TO BE DONE:
Count the lines in the data below that contain the string "from" and reply with that number alone.

EXERCISE DATA:
▬▬▬

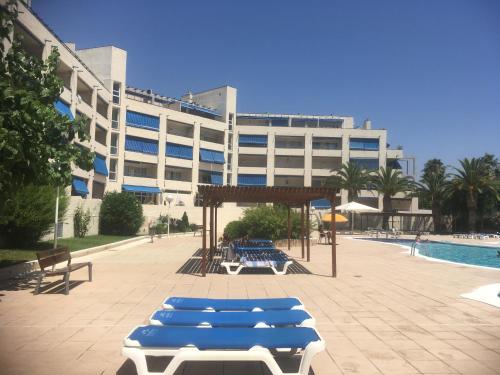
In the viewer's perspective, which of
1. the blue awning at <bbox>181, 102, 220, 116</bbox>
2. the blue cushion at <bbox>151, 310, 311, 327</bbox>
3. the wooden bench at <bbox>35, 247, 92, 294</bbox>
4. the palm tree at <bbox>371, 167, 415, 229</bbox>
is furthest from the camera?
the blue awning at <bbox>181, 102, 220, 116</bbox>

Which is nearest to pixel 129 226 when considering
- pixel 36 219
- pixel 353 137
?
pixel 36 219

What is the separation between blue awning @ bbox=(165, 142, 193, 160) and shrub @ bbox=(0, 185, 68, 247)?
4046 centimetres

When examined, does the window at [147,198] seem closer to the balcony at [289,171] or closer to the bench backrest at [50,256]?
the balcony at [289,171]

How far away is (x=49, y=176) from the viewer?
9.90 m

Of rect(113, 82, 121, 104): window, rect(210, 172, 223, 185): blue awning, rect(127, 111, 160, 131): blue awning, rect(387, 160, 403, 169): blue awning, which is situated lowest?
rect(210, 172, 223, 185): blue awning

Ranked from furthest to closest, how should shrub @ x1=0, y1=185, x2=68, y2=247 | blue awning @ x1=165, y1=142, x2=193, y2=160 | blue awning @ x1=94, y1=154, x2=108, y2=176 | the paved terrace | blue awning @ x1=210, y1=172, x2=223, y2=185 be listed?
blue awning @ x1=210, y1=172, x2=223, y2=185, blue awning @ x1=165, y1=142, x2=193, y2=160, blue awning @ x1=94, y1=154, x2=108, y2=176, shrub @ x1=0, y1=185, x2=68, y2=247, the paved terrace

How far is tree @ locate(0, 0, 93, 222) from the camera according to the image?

▬▬▬

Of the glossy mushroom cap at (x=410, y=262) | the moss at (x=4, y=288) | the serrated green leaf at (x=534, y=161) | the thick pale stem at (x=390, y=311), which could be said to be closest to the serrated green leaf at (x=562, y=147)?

▬▬▬

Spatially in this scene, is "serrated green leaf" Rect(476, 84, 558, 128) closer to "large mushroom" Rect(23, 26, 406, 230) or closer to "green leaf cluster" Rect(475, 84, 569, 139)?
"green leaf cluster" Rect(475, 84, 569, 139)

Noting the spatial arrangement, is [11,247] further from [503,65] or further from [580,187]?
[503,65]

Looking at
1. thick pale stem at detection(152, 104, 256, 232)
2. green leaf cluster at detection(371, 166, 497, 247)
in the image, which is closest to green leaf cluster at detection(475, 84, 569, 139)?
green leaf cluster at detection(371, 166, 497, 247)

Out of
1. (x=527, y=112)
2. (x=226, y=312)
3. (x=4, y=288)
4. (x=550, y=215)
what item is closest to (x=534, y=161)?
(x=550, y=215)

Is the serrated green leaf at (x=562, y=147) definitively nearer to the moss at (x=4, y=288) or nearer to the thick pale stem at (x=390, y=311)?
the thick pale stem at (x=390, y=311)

▬▬▬

PROBLEM SOLUTION:
5